• [Information supplied]:
§ §

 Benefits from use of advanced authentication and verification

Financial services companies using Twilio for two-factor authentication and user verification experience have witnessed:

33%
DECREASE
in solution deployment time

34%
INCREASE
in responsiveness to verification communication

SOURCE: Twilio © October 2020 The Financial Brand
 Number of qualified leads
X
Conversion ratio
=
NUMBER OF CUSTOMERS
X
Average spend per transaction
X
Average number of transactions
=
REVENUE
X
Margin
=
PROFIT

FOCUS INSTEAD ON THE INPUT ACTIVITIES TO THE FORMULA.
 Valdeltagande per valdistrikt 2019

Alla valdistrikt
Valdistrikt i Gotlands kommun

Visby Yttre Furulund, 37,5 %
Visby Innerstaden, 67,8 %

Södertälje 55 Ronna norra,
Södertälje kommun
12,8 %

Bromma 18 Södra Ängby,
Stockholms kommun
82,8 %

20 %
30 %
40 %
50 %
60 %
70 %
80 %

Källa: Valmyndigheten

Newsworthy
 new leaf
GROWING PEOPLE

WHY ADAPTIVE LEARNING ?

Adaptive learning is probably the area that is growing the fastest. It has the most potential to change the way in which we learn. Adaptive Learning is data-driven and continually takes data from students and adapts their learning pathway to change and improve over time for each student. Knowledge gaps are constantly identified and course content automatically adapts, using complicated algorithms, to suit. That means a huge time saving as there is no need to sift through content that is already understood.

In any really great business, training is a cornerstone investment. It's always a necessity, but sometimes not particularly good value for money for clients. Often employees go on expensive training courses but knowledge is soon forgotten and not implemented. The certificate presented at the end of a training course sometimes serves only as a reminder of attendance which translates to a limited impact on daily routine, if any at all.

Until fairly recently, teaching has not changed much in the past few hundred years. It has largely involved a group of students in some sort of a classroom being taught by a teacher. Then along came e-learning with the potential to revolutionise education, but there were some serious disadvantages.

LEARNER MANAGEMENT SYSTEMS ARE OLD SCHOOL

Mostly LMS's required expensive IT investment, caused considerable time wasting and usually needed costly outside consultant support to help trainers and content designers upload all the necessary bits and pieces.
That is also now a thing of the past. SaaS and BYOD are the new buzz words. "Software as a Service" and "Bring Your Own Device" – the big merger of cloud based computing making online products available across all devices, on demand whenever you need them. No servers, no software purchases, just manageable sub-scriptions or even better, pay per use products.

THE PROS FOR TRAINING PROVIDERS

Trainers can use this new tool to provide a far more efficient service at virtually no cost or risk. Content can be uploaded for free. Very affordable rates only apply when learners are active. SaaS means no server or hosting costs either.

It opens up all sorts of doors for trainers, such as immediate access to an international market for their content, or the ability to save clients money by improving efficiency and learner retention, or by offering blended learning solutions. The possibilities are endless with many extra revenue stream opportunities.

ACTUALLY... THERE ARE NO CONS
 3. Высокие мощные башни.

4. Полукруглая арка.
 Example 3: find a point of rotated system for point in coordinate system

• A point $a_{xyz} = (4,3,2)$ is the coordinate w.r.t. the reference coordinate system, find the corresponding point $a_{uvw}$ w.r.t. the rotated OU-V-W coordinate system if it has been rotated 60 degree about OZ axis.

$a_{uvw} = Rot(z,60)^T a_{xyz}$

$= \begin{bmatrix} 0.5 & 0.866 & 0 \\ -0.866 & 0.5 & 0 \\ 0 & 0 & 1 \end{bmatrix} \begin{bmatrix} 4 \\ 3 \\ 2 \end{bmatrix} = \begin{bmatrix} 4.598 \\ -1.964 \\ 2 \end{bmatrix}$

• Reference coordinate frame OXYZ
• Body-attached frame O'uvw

§ §

• [What you are asked to do]:
Nothing from before the line containing "Until fairly recently, teaching" should appear; copy that line and each one after it through the last line of the entries, exactly.

• [Answer section]:
Until fairly recently, teaching has not changed much in the past few hundred years. It has largely involved a group of students in some sort of a classroom being taught by a teacher. Then along came e-learning with the potential to revolutionise education, but there were some serious disadvantages.

LEARNER MANAGEMENT SYSTEMS ARE OLD SCHOOL

Mostly LMS's required expensive IT investment, caused considerable time wasting and usually needed costly outside consultant support to help trainers and content designers upload all the necessary bits and pieces.
That is also now a thing of the past. SaaS and BYOD are the new buzz words. "Software as a Service" and "Bring Your Own Device" – the big merger of cloud based computing making online products available across all devices, on demand whenever you need them. No servers, no software purchases, just manageable sub-scriptions or even better, pay per use products.

THE PROS FOR TRAINING PROVIDERS

Trainers can use this new tool to provide a far more efficient service at virtually no cost or risk. Content can be uploaded for free. Very affordable rates only apply when learners are active. SaaS means no server or hosting costs either.

It opens up all sorts of doors for trainers, such as immediate access to an international market for their content, or the ability to save clients money by improving efficiency and learner retention, or by offering blended learning solutions. The possibilities are endless with many extra revenue stream opportunities.

ACTUALLY... THERE ARE NO CONS
 3. Высокие мощные башни.

4. Полукруглая арка.
 Example 3: find a point of rotated system for point in coordinate system

• A point $a_{xyz} = (4,3,2)$ is the coordinate w.r.t. the reference coordinate system, find the corresponding point $a_{uvw}$ w.r.t. the rotated OU-V-W coordinate system if it has been rotated 60 degree about OZ axis.

$a_{uvw} = Rot(z,60)^T a_{xyz}$

$= \begin{bmatrix} 0.5 & 0.866 & 0 \\ -0.866 & 0.5 & 0 \\ 0 & 0 & 1 \end{bmatrix} \begin{bmatrix} 4 \\ 3 \\ 2 \end{bmatrix} = \begin{bmatrix} 4.598 \\ -1.964 \\ 2 \end{bmatrix}$

• Reference coordinate frame OXYZ
• Body-attached frame O'uvw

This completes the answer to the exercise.